» **What is being asked**: Set down each of the rows below without changing a single character.

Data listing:
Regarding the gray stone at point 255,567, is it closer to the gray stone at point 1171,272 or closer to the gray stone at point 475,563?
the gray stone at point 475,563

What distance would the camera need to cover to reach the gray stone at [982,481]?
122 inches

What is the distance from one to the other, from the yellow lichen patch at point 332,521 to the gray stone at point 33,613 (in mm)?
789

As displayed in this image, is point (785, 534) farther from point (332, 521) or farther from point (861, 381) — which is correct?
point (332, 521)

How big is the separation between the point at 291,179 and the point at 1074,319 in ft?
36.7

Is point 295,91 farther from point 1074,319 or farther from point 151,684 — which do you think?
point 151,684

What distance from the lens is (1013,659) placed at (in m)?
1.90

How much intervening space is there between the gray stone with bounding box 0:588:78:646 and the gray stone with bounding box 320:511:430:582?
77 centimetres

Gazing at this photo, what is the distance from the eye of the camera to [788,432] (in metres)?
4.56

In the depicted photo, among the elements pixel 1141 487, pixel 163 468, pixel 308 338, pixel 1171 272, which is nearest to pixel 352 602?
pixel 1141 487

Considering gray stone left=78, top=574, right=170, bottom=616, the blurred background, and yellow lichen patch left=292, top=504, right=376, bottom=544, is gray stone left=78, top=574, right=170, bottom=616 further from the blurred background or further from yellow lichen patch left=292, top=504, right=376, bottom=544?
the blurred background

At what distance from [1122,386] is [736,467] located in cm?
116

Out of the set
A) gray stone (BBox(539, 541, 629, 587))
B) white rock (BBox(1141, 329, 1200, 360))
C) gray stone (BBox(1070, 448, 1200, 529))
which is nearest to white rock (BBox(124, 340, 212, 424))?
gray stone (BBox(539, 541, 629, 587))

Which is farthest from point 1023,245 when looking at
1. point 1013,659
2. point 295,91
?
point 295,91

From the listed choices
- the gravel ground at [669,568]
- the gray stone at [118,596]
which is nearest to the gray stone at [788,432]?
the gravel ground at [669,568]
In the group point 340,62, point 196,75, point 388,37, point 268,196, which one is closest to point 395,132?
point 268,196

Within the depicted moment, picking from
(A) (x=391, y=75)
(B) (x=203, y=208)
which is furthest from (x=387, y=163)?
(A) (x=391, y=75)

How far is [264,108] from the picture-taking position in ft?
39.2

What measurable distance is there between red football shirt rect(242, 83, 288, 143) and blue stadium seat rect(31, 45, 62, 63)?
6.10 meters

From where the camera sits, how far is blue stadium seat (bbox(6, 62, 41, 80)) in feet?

» **Task output**:
Regarding the gray stone at point 255,567, is it closer to the gray stone at point 1171,272 or closer to the gray stone at point 475,563?
the gray stone at point 475,563

What distance would the camera need to cover to reach the gray stone at [982,481]?
122 inches

What is the distance from one to the other, from the yellow lichen patch at point 332,521 to the gray stone at point 33,613 (in mm)?
789

As displayed in this image, is point (785, 534) farther from point (332, 521) or farther from point (861, 381) — which is correct?
point (332, 521)

How big is the separation between the point at 291,179 and the point at 1074,319 in ft?
36.7

Is point 295,91 farther from point 1074,319 or farther from point 151,684 — which do you think?
point 151,684

What distance from the lens is (1013,659) placed at (in m)?
1.90

How much intervening space is there between the gray stone with bounding box 0:588:78:646 and the gray stone with bounding box 320:511:430:582?
77 centimetres

Gazing at this photo, what is the distance from the eye of the camera to [788,432] (in metres)?
4.56

In the depicted photo, among the elements pixel 1141 487, pixel 163 468, pixel 308 338, pixel 1171 272, which is nearest to pixel 352 602?
pixel 1141 487

Considering gray stone left=78, top=574, right=170, bottom=616, the blurred background, and yellow lichen patch left=292, top=504, right=376, bottom=544, is gray stone left=78, top=574, right=170, bottom=616 further from the blurred background or further from yellow lichen patch left=292, top=504, right=376, bottom=544?
the blurred background

At what distance from [1122,386] is [736,467] located in cm?
116

Out of the set
A) gray stone (BBox(539, 541, 629, 587))
B) white rock (BBox(1141, 329, 1200, 360))
C) gray stone (BBox(1070, 448, 1200, 529))
which is nearest to white rock (BBox(124, 340, 212, 424))?
gray stone (BBox(539, 541, 629, 587))

Which is farthest from point 1023,245 when looking at
1. point 1013,659
2. point 295,91
?
point 295,91

From the listed choices
- the gravel ground at [669,568]
- the gray stone at [118,596]
which is nearest to the gray stone at [788,432]?
the gravel ground at [669,568]
In the group point 340,62, point 196,75, point 388,37, point 268,196, which one is closest to point 395,132?
point 268,196

Within the depicted moment, picking from
(A) (x=391, y=75)
(B) (x=203, y=208)
which is furthest from (x=387, y=163)?
(A) (x=391, y=75)

How far is [264,108] from the picture-taking position in ft?
39.2

What measurable distance is there between red football shirt rect(242, 83, 288, 143) and blue stadium seat rect(31, 45, 62, 63)?
6.10 meters

From where the camera sits, how far is blue stadium seat (bbox(6, 62, 41, 80)) in feet?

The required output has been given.